Beginning at the line containing "kingdom: Animalia", output every line to the end of the data below exactly as it appears.

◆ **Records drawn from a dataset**
★ ★ ★ ★ ★

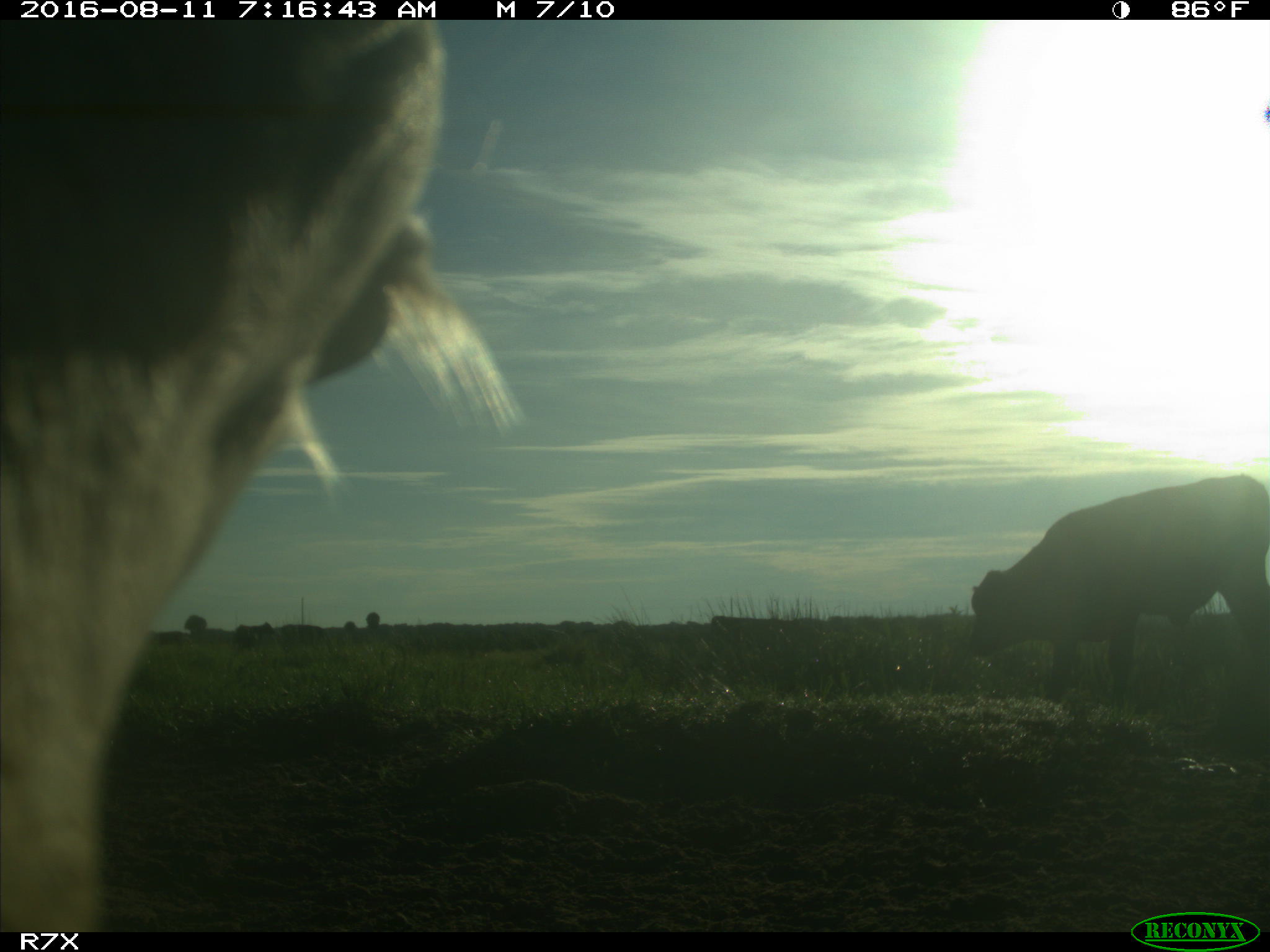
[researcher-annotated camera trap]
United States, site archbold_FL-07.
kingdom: Animalia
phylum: Chordata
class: Mammalia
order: Artiodactyla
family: Bovidae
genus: Bos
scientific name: Bos taurus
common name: domestic cow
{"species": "Bos taurus (domestic cow)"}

★ ★ ★ ★ ★

◆ **Answer for the task**
kingdom: Animalia
phylum: Chordata
class: Mammalia
order: Artiodactyla
family: Bovidae
genus: Bos
scientific name: Bos taurus
common name: domestic cow
{"species": "Bos taurus (domestic cow)"}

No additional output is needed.